WHAT TO PRODUCE
Rename "gravel hiking trail" to "gravel footpath" throughout the stretch of data from the line containing "Given the objects" through the line containing "141125 millimetres". Reproduce only those lines, leaving every other detail unchanged.

Start

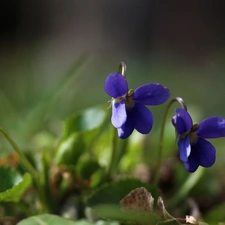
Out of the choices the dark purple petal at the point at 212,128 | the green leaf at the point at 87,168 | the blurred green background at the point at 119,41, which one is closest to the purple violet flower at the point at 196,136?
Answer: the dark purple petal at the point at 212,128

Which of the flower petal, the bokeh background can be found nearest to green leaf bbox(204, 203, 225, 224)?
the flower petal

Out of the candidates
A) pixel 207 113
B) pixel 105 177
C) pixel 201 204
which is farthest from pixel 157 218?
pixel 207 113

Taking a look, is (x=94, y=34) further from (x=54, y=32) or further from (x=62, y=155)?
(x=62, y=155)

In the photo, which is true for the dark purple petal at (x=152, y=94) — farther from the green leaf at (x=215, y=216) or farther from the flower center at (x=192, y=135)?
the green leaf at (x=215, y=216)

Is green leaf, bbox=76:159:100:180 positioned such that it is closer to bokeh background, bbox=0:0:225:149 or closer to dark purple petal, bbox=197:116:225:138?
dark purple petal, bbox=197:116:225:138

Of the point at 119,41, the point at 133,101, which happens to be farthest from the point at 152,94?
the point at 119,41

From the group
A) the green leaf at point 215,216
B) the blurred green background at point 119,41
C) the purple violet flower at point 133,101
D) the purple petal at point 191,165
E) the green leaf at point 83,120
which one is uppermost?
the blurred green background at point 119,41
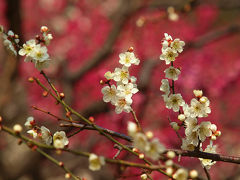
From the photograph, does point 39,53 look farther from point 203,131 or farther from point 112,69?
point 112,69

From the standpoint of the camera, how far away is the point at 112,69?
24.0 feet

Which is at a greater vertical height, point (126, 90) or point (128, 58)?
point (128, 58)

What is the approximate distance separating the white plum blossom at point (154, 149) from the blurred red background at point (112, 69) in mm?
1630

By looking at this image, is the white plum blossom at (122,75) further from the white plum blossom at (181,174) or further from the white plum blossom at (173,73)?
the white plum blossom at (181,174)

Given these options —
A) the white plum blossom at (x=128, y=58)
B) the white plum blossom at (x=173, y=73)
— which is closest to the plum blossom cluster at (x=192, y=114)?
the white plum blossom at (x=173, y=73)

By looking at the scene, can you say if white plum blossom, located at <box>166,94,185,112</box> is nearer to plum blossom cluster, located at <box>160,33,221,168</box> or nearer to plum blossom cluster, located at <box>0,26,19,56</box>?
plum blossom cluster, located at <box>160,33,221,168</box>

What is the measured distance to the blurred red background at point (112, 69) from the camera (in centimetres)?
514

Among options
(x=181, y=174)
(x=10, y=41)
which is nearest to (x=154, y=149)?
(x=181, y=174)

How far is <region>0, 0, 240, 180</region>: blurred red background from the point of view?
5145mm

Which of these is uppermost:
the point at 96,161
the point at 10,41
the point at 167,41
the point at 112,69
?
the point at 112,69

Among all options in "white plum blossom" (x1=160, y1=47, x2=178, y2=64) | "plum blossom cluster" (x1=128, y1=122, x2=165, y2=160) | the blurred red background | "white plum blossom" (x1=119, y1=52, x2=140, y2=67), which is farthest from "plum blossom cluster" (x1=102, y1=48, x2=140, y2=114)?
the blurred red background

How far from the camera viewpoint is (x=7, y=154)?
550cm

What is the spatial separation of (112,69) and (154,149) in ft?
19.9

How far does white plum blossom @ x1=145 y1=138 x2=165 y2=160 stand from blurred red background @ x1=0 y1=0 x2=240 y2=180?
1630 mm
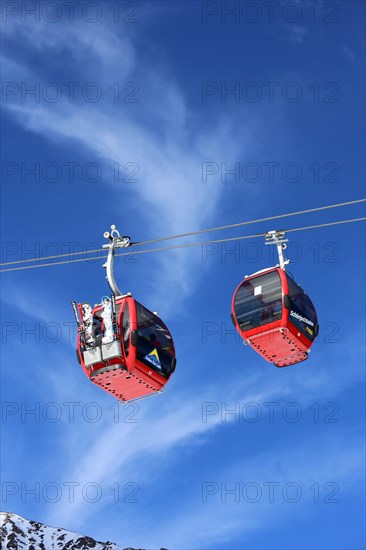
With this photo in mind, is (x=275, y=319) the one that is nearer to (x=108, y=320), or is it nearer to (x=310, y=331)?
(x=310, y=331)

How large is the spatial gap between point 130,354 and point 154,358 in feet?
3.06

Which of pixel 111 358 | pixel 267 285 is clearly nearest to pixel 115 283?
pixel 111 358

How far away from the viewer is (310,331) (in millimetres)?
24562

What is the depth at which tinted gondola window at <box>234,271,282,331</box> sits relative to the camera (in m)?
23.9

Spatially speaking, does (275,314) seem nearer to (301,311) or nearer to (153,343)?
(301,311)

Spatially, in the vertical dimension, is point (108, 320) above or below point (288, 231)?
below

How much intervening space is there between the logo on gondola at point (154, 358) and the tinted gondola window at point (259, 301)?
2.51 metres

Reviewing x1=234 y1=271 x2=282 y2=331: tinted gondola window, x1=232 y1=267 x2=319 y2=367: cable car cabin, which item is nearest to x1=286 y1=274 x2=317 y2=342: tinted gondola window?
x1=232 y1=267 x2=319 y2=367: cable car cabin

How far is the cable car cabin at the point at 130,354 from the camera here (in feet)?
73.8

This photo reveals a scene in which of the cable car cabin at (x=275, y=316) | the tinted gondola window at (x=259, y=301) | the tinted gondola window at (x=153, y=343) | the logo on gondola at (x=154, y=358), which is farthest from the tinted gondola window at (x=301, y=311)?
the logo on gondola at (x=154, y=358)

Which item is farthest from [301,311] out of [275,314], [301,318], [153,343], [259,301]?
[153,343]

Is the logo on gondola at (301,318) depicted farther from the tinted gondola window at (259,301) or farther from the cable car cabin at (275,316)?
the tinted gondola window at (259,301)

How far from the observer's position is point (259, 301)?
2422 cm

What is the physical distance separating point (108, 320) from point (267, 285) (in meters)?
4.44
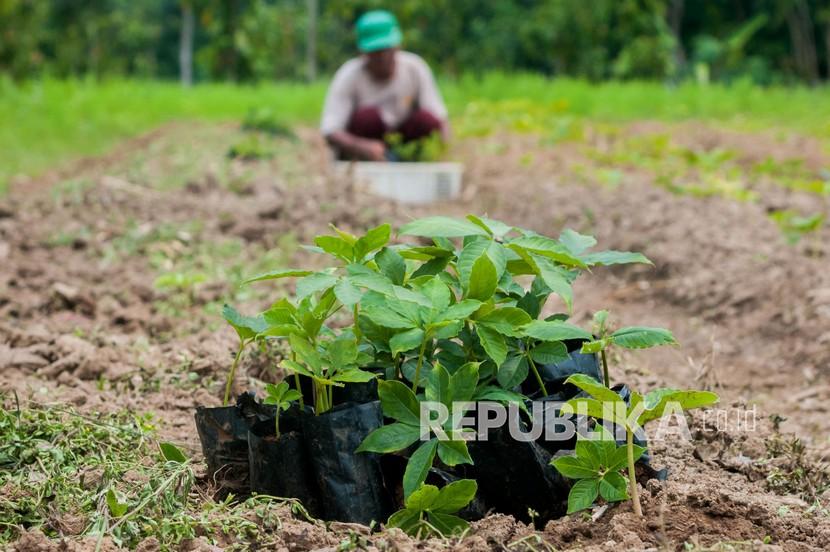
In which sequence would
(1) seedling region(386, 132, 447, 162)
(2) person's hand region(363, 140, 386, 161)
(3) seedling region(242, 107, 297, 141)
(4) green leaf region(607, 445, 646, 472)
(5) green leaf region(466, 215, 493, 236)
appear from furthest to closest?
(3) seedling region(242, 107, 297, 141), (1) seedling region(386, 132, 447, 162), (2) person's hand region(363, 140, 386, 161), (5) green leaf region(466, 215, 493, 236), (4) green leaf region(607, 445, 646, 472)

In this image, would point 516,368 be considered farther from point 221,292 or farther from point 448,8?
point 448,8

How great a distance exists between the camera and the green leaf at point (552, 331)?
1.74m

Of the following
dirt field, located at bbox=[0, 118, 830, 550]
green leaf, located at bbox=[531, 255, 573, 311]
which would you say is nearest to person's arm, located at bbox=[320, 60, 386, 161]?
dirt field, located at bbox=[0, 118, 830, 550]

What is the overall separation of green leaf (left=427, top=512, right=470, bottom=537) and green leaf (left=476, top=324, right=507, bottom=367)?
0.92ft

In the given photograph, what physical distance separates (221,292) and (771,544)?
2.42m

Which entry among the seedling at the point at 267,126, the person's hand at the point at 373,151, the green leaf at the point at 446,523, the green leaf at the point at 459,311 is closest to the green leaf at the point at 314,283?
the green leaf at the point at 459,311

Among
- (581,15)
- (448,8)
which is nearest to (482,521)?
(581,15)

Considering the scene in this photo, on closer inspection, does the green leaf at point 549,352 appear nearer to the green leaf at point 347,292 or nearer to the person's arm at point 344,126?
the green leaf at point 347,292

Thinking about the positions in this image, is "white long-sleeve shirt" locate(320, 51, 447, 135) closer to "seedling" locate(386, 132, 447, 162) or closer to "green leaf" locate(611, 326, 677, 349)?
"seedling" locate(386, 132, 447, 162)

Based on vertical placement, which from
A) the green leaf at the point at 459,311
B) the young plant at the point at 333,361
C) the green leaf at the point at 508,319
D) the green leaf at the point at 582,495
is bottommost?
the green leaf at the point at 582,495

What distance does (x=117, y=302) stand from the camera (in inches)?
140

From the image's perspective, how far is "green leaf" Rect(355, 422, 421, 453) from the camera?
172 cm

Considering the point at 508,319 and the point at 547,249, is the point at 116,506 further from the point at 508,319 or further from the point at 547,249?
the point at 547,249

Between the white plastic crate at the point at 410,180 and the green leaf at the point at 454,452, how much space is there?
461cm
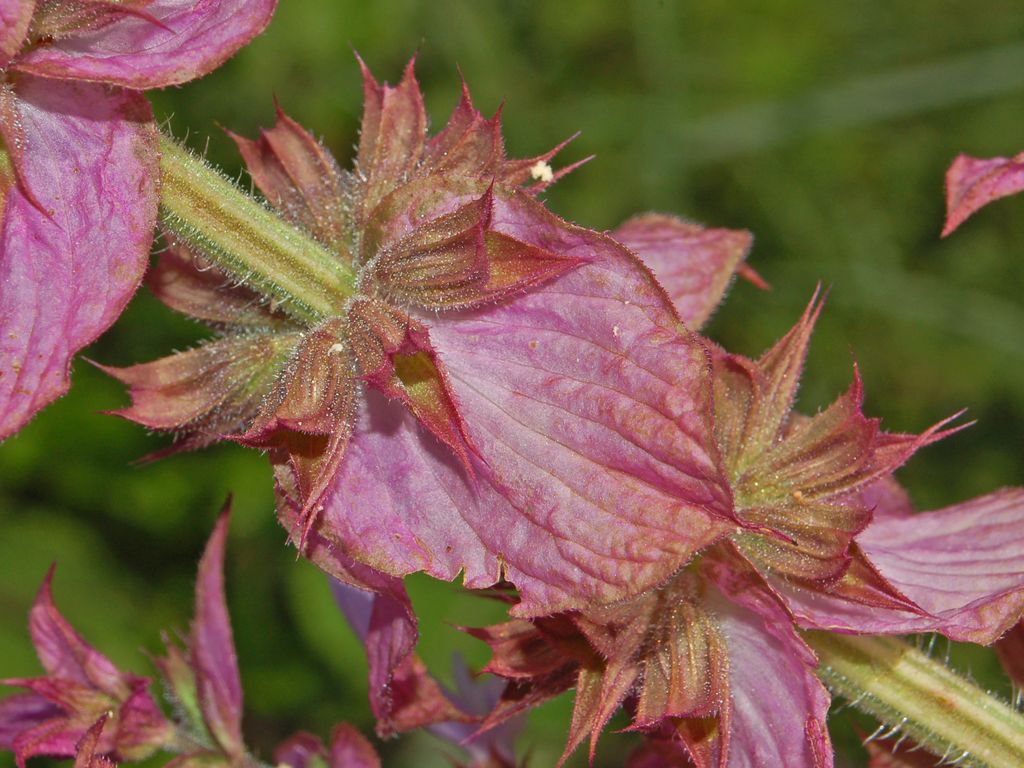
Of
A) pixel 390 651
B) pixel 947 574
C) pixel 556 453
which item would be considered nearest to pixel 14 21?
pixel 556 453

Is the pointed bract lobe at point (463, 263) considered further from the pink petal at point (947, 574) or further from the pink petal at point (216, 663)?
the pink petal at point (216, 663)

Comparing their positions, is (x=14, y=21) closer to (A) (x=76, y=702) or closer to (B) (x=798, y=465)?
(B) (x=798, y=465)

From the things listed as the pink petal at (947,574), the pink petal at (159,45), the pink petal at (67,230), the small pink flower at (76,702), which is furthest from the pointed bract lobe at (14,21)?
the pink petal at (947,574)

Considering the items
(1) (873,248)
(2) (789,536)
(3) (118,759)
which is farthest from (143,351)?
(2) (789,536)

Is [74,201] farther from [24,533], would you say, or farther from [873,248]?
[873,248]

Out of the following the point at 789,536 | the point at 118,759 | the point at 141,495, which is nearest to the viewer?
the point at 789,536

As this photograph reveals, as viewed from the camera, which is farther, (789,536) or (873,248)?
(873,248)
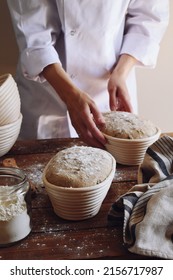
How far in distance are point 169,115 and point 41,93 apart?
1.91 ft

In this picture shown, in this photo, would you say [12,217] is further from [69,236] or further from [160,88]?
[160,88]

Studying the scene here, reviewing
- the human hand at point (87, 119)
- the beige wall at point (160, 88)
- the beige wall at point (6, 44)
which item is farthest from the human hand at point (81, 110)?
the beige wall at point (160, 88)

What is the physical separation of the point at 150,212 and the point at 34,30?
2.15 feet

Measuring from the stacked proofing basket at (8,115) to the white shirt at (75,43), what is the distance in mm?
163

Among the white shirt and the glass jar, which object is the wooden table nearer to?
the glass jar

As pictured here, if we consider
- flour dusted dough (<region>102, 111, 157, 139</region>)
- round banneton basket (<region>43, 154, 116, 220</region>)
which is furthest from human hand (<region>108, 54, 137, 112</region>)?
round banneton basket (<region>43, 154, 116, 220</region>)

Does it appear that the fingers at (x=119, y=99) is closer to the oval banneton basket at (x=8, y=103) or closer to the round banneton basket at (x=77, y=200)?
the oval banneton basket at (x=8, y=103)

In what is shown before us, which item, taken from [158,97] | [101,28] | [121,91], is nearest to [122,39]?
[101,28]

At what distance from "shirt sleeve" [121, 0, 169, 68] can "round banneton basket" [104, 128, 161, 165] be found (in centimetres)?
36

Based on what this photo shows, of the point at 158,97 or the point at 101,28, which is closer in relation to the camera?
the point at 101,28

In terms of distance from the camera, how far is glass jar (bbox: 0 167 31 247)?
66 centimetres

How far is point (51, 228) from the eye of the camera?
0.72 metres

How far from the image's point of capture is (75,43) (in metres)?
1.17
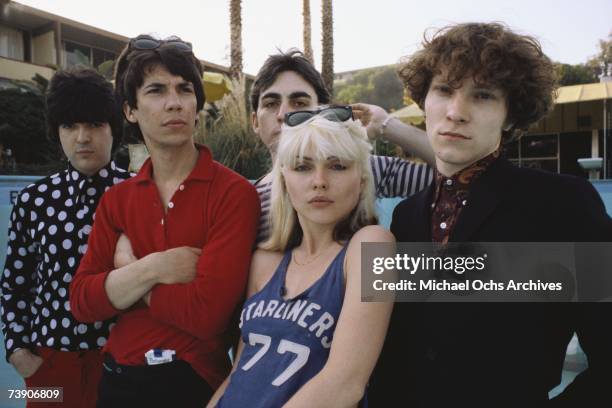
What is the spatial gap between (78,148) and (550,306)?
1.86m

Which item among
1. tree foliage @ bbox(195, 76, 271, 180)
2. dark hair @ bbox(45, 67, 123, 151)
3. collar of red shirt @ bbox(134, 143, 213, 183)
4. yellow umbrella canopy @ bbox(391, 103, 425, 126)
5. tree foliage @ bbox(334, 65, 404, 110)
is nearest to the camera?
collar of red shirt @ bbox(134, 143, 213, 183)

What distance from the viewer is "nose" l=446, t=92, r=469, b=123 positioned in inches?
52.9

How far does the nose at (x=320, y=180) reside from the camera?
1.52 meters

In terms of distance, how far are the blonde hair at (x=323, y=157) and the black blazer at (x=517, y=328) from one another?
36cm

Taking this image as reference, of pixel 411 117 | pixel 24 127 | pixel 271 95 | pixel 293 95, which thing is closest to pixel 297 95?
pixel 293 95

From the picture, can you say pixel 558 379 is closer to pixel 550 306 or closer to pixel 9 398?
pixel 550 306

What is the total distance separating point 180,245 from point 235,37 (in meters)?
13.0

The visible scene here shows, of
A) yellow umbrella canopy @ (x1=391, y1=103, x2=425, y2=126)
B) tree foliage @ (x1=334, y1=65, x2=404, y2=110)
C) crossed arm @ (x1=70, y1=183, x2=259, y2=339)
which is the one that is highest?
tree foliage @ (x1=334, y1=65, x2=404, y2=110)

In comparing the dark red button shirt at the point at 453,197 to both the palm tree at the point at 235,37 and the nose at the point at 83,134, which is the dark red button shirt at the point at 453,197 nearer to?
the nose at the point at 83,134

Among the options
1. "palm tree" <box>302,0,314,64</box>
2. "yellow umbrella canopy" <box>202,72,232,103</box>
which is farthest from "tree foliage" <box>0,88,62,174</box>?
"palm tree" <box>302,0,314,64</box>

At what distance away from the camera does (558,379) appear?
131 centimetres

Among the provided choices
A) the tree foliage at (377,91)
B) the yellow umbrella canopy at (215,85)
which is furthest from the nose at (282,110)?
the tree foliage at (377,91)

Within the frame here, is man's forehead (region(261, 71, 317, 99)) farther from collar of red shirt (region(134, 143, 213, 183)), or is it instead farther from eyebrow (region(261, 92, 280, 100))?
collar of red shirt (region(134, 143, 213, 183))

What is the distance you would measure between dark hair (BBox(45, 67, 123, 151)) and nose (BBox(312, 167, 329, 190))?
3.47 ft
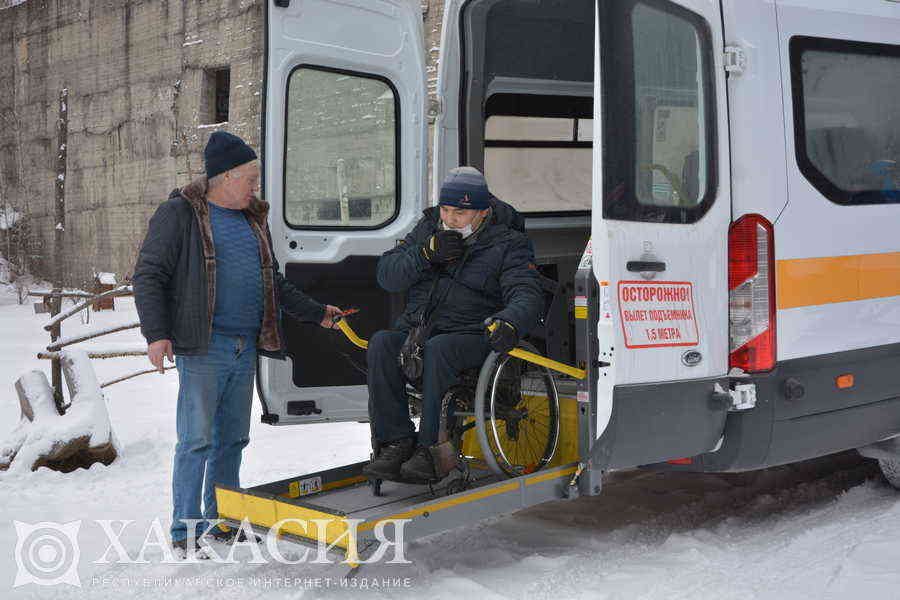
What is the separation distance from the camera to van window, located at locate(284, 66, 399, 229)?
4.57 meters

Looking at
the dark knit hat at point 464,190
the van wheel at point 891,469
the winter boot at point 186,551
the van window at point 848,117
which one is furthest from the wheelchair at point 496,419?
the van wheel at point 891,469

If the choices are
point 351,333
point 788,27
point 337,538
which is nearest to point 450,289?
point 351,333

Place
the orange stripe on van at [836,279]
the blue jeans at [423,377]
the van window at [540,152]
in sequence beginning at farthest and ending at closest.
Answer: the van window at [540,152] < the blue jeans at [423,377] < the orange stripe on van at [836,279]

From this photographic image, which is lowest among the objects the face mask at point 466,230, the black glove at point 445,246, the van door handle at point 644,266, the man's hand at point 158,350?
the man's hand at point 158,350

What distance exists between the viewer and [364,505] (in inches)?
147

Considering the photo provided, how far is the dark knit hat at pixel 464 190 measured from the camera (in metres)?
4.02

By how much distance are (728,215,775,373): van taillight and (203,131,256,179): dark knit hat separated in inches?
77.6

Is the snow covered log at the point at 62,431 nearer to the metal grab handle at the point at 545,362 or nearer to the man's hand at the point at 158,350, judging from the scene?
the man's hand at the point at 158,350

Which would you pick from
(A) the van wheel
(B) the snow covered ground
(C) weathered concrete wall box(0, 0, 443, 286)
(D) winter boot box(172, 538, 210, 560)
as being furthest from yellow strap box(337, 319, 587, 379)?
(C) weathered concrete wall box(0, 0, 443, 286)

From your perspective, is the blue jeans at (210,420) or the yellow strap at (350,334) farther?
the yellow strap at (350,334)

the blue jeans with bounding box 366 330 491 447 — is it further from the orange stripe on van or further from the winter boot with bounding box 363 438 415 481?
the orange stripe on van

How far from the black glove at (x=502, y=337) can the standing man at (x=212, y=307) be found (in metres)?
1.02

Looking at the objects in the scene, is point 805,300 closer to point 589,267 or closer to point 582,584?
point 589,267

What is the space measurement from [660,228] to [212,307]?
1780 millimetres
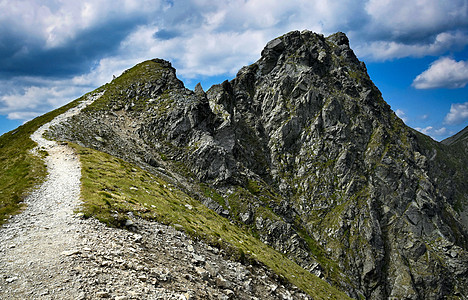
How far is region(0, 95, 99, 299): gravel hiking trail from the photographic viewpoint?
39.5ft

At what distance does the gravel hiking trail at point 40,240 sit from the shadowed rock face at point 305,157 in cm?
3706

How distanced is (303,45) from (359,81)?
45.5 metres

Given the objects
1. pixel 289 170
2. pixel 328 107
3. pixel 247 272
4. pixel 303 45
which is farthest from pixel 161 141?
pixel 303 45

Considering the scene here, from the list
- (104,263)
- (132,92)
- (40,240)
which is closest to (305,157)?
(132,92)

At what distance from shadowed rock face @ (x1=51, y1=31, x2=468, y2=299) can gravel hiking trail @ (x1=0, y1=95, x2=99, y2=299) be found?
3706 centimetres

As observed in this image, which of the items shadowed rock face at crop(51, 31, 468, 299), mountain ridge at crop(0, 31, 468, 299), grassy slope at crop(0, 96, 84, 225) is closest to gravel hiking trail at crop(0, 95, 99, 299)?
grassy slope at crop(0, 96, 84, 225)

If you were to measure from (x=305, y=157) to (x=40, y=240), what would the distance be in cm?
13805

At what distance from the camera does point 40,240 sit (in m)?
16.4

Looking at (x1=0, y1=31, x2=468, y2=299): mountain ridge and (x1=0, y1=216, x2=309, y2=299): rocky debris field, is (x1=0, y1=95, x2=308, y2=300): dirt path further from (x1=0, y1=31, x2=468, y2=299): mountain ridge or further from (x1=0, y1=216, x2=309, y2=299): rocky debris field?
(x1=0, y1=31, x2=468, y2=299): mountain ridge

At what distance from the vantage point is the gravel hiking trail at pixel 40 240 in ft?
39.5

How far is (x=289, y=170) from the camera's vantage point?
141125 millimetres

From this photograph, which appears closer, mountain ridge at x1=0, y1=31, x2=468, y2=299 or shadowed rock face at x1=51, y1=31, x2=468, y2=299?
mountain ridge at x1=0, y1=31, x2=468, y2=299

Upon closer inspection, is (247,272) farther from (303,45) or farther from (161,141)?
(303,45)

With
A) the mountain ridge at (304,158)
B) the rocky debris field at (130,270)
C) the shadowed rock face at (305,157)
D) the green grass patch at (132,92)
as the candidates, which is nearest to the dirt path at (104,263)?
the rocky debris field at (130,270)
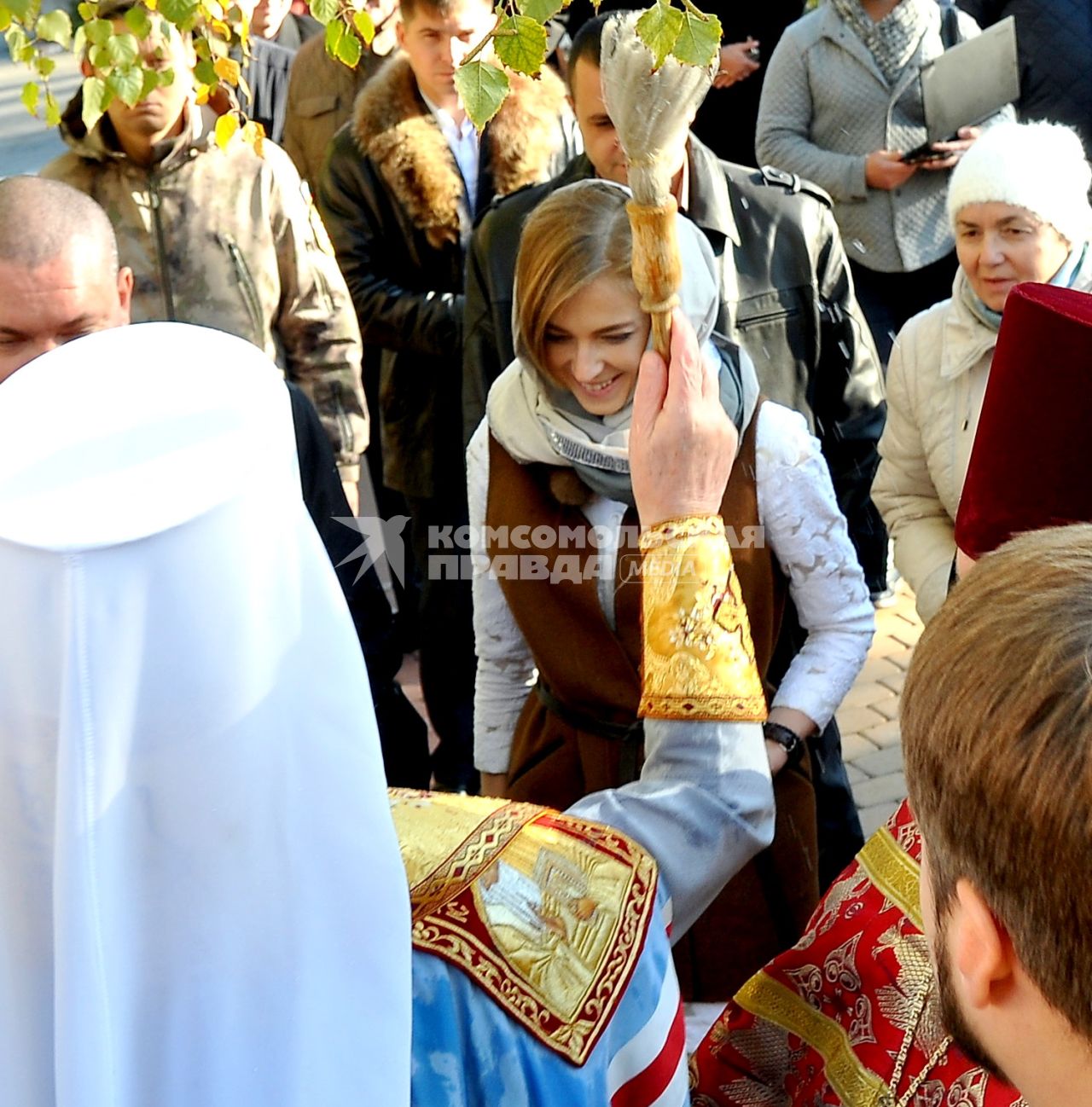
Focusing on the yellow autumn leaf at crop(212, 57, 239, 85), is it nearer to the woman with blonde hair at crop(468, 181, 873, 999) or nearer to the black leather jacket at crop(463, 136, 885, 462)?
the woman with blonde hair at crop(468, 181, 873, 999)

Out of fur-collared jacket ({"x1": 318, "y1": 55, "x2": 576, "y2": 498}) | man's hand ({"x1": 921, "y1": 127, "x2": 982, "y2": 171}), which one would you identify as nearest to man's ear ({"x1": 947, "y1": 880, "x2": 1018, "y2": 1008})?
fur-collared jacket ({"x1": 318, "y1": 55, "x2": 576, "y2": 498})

End

CORRECT RESPONSE
Given the objects
1. pixel 289 170
2. pixel 328 107
3. pixel 247 272
4. pixel 303 45
which is farthest from pixel 161 141?
pixel 303 45

Considering the scene here, from the list
- (104,263)
- (132,92)
- (40,240)
which is closest to (305,157)?
(132,92)

At what distance from shadowed rock face @ (x1=51, y1=31, x2=468, y2=299) can gravel footpath @ (x1=0, y1=95, x2=99, y2=299) be found?
3706 centimetres

As observed in this image, which of the items shadowed rock face at crop(51, 31, 468, 299), mountain ridge at crop(0, 31, 468, 299), grassy slope at crop(0, 96, 84, 225) is closest to gravel footpath at crop(0, 95, 99, 299)?
grassy slope at crop(0, 96, 84, 225)

If you were to measure from (x=305, y=157) to (x=40, y=240), what would the distance be in cm?
13805

At what distance from the camera does point 40,240 sit (in m)?
16.4

Looking at (x1=0, y1=31, x2=468, y2=299): mountain ridge and (x1=0, y1=216, x2=309, y2=299): rocky debris field, is (x1=0, y1=95, x2=308, y2=300): dirt path further from (x1=0, y1=31, x2=468, y2=299): mountain ridge or further from (x1=0, y1=216, x2=309, y2=299): rocky debris field?
(x1=0, y1=31, x2=468, y2=299): mountain ridge

At what distance from the vantage point is the gravel footpath at pixel 40 240 in ft?
39.5

How far is (x=289, y=170) from the camera's vantage point?
141125 millimetres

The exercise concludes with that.